--- begin ENTRIES SUPPLIED ---

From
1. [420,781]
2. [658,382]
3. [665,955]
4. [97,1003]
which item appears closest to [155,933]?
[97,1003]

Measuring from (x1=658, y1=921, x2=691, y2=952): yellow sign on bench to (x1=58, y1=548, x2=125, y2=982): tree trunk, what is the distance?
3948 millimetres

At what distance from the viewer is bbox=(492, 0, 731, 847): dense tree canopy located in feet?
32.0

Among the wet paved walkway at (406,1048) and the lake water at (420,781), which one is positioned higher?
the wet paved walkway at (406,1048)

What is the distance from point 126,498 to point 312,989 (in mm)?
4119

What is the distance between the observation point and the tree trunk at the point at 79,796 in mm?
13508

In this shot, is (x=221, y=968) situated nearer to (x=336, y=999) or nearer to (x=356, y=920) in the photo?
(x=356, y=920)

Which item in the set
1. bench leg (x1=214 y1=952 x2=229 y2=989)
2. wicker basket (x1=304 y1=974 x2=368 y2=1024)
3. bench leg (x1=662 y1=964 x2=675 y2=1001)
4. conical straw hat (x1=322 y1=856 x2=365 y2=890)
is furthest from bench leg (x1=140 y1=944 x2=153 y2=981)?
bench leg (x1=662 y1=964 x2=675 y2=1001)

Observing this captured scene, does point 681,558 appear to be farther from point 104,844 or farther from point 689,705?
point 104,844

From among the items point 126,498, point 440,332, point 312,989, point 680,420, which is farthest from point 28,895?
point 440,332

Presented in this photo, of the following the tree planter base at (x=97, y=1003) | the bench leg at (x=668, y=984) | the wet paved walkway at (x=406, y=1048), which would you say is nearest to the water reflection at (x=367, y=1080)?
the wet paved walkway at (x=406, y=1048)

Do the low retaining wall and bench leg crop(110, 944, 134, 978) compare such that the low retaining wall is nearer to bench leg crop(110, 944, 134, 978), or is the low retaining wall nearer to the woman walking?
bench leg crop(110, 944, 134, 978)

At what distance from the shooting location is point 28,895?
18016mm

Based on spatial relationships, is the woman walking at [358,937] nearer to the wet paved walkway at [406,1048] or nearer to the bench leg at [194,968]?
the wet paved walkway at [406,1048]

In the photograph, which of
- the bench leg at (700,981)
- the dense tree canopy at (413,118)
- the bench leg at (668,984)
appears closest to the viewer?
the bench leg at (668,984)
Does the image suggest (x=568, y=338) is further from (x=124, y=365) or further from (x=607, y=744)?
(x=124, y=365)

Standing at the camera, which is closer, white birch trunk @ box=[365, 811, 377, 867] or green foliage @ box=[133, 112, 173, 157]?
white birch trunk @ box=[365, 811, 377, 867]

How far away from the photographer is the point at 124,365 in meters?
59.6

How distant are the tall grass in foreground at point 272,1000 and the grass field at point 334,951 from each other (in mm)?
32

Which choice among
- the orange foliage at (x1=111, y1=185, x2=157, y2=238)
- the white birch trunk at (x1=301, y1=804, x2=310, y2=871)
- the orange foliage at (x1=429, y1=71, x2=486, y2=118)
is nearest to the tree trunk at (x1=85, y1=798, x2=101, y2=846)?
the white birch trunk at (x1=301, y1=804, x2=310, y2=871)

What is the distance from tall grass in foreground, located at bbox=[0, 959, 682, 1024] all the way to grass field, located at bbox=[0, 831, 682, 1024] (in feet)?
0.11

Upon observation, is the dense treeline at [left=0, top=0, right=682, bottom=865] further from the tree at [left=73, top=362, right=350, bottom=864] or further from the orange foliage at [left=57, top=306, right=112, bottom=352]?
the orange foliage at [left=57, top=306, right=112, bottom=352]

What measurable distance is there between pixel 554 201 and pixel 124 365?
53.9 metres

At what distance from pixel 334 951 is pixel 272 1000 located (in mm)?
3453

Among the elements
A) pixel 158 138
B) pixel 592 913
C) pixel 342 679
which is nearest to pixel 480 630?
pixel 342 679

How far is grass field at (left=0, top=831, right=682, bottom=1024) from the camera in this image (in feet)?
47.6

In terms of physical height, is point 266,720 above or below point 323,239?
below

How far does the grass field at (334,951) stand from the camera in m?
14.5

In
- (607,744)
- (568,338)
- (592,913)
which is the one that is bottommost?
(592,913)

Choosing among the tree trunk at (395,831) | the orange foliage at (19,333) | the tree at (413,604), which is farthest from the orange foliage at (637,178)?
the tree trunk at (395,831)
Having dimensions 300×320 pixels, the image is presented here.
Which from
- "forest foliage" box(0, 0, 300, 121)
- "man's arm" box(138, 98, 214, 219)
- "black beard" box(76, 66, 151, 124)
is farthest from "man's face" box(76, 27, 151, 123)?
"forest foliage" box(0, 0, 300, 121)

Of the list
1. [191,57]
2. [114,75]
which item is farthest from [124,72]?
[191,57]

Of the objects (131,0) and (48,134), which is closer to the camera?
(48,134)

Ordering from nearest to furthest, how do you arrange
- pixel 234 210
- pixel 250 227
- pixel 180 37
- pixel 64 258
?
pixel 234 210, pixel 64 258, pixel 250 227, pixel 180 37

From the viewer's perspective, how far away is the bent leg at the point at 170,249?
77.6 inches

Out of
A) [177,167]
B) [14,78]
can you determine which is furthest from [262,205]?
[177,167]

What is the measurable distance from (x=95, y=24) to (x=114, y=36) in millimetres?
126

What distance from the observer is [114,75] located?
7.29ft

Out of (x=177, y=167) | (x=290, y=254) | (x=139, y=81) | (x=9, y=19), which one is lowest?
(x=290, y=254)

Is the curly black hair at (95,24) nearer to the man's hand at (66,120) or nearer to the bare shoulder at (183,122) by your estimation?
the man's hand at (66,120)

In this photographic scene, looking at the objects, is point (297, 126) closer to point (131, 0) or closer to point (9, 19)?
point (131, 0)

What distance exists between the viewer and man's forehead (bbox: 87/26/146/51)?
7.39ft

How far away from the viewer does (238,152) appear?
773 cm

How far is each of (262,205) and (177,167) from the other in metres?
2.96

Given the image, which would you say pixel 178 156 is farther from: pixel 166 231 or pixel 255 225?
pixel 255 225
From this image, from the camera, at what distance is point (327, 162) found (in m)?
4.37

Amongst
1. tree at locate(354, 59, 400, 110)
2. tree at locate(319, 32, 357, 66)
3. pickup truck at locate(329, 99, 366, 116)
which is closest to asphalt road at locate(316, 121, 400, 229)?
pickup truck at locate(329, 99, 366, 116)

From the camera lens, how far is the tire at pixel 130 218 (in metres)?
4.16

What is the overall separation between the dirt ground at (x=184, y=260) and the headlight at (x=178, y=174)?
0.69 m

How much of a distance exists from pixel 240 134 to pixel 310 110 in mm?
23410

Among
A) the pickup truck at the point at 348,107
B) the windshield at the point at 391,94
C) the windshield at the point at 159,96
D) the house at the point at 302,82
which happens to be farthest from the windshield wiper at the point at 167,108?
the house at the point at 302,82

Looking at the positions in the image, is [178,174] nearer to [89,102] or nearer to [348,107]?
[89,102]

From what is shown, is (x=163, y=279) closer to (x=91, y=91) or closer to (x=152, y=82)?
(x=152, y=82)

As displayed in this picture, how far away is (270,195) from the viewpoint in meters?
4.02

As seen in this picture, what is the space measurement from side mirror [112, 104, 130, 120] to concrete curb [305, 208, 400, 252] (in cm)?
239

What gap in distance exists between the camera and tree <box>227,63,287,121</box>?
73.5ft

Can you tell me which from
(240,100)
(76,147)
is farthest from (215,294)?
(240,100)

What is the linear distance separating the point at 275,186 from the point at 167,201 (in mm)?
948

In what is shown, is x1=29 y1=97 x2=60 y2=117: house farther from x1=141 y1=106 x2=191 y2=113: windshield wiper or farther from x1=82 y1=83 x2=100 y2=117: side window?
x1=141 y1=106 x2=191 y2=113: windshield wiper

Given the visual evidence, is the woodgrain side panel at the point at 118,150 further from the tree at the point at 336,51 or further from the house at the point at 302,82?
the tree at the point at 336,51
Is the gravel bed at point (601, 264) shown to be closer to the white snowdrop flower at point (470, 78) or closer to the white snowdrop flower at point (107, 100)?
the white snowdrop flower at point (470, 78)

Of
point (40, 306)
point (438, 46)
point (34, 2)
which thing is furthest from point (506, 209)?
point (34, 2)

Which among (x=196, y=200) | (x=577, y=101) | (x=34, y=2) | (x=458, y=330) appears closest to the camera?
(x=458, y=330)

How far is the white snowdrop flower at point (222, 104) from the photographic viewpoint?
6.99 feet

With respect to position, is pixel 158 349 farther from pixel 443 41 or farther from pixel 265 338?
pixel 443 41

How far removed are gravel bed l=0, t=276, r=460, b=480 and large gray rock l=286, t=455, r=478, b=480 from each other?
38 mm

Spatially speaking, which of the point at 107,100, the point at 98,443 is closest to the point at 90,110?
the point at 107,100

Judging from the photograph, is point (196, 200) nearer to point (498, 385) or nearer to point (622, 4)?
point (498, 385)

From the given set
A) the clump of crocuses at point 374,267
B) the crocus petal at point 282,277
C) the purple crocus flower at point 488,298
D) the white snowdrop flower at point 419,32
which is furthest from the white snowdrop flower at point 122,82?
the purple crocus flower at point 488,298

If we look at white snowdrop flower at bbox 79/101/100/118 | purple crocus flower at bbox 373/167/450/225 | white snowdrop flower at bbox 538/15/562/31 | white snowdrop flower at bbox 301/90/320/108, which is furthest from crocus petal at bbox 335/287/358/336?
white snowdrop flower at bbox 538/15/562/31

--- end ENTRIES SUPPLIED ---

> WHAT NEEDS TO BE DONE: Pick out each line above that contains the string "camera" and copy those lines. The match is case-sensitive.

> THE SOLUTION:
Standing at the camera, which is closer, white birch trunk @ box=[365, 811, 377, 867] or green foliage @ box=[133, 112, 173, 157]?
How far is grass field at (left=0, top=831, right=682, bottom=1024) from the camera in this image (in feet)?
How far does the grass field at (334,951) stand from the camera in m?
Of the objects (131,0) and (48,134), which is closer to the camera?
From this image, from the camera, at what distance is point (327, 162) found (in m)?
From the camera lens, how far is the tire at pixel 130 218 (in metres)?
What gap in distance exists between the camera and tree <box>227,63,287,121</box>?
Which among (x=196, y=200) | (x=577, y=101) | (x=34, y=2) | (x=458, y=330) appears closest to the camera?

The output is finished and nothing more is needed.